* _PASSAGE SHOWN_
▼

It’s written all over your face

To potential mates, your mug may reveal more than you think

Eye candy might more appropriately be called brain candy. Seeing a pretty face is like eating a piece of oh-so-sweet chocolate — for the brain, if not for the stomach. In fact, attractive faces activate the same reward circuitry in the brain as food, drugs and money. For humans, there is something captivating and unforgettable about the arrangement of two balls, a point and a horizontal slit on the front of the head.

Photograph: Cary Wolinsky; Sculpture: Jason Loik

MATCHING HALVES Symmetry has been popularized as a feature that is key to attractiveness. Though subtle, a face looks off if one side doesn’t mirror the other. The face at far left has been made more asymmetrical than the middle face, while the face on the right shows a more symmetrical version. Though the symmetrical face would still be rated more attractive, some studies suggest symmetry is not as crucial as has been assumed. www.faceresearch.org

AVERAGING YIELDS ATTRACTION Research shows that a composite face — one that is made by mathematically blending individual faces — is more attractive than the faces that are combined to make it (minus the hair, of course). Above, the six smaller faces have been blended to create the middle image. Scientists say this technique evens out features, hides any irregularities and smooths out skin tone. www.faceresearch.org

ACCENTUATING FEMININITY Men tend to find women who look more feminine — bigger eyes and lips, smaller chins, higher cheekbones — more attractive. Technologies that allow the adjustment of these features, shown here by a face that’s been feminized (far left) and masculinized (on the right), have helped reveal their import. When ovulating, women find men with more masculine features — exaggerated brow ridges, thin lips and strong chin — more attractive. www.faceresearch.org

The power of faces isn’t lost on psychologists. “Faces are interesting because they impart so much information — expression, attention — and these interact with facial beauty,” says Anthony Little of the University of Stirling in Scotland.

So it’s no surprise that making faces attractive is big business. Each year, Americans spend more than $13 billion on cosmetic surgery and tens of billions on cosmetics and beauty aids.

But while facial improvements leave those who subscribe to them with a healthy glow and the illusion of youth — subtracting a few years can bump you up a few notches on the hot-or-not barometer — studies of attractiveness have tended to leave the scientists who undertake them with puzzled looks, gray hairs and wrinkles.

▲

* _EXERCISE DESCRIPTION_
Resume the article on facial attractiveness, beginning right after its final sentence. The lines that follow are not needed for this.

* _INFORMATION SUPPLIED_

▼

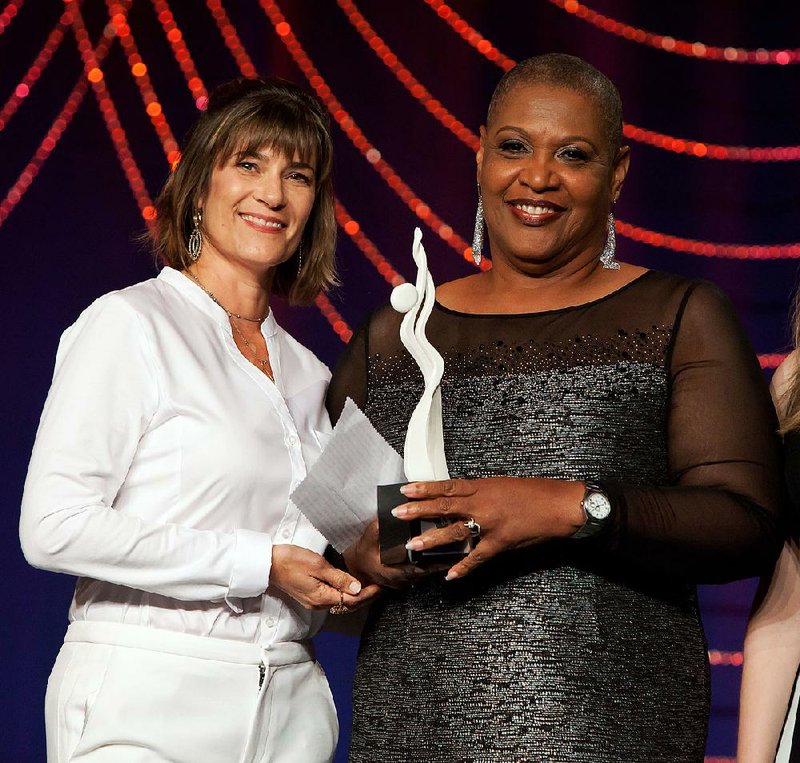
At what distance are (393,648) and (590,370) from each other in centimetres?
55

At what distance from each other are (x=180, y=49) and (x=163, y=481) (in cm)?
250

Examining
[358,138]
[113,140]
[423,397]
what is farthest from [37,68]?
[423,397]

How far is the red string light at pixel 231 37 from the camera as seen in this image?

▲

* _TASK RESULT_
Recently, though, researchers seeking to unmask the essence of facial attractiveness have been using computer technology to isolate the characteristics long rumored to underlie beauty. New methods reveal that averageness, or a lack of distinctness, makes someone more appealing, while facial symmetry doesn’t automatically make a knockout, as most people believe. Features that make a man look manly or a woman feminine can trump both averageness and symmetry, but only sometimes. And studies of faces in motion support the idea that femininity and masculinity are important to attractiveness.

Researchers have also started focusing on why faces are attractive, not just what makes them so. Attractiveness may signal good genes and a good mate. A new study links averageness to diversity in the major histocompatibility complex — a cluster of genes that plays a major role in the immune system. And brain-imaging studies are poised to capture how the brain responds to potential cues to genetic fitness.

Seeking (to define) beauty

Believing beauty to be in the eye of the beholder isn’t exactly wrong, but research suggests that there are some universal standards to attractiveness that everyone seems to apply.

“When you look at what people find attractive, it is consistent across cultures,” says evolutionary psychologist Hanne Lie of the University of Western Australia in Perth. “We have some innate or hardwired beauty detector.”

Most attractiveness research has focused on three aspects of a pretty visage — averageness, symmetry and sexual dimorphism.

Early research into these three characteristics relied on photographs and a ruler, so it was difficult to separate the characteristics from each other. Nowadays computer technology has revealed a deeper understanding of beauty.

“The huge benefit of computer graphics,” Little says, “is in manipulating one thing and one thing only.” For example, he says, it is possible to take any face shape and make it perfectly symmetrical. It is possible to mark points to determine average positions, such as the height of the ears, length of the nose and distances between the eyes. It’s even possible to morph faces to accentuate masculine or feminine features. Isolating such characteristics has revealed new complexities to how averageness, symmetry and sexual dimorphism help define beauty.

Averageness, one researcher quipped, could account for as much as 85 percent of good looks. Here, average does not mean dull or boring, but rather nondescript, lacking distinct or dramatic features. In the late 1870s, Sir Francis Galton combined photos of men convicted of serious crimes to develop an image of the prototypical criminal’s face. He found the composite image — with its smoothed out features and absence of irregularities — surprisingly attractive. More than a century later, in the early 1990s, psychologist Judith Langlois, now at the University of Texas at Austin, and her colleagues confirmed that blended faces are more attractive than the originals. (Averaged faces are also preferred by infants; babies stare at composites longer.)

Symmetry as a feature of attractiveness dates back to Plato’s day. He believed the “golden proportion” was the key to a good-looking face. The width of the ideal face would be two-thirds its length and the nose no longer than the distance between the eyes. Modern research suggests that symmetry judgments depend on how well one half of the face reflects the other, Little says. Asymmetry makes a face look a bit off; the two sides don’t quite match. “Essentially, it’s wonkiness,” he says.

And anyone who has gawked at a supermodel with big eyes and high cheekbones or the prominent jaw of a soap opera hunk knows that these beauties bring something else to the mirror. Sexually dimorphic characteristics — meaning those that make someone very masculine or very feminine — can take a face from beautiful to, well, sexy.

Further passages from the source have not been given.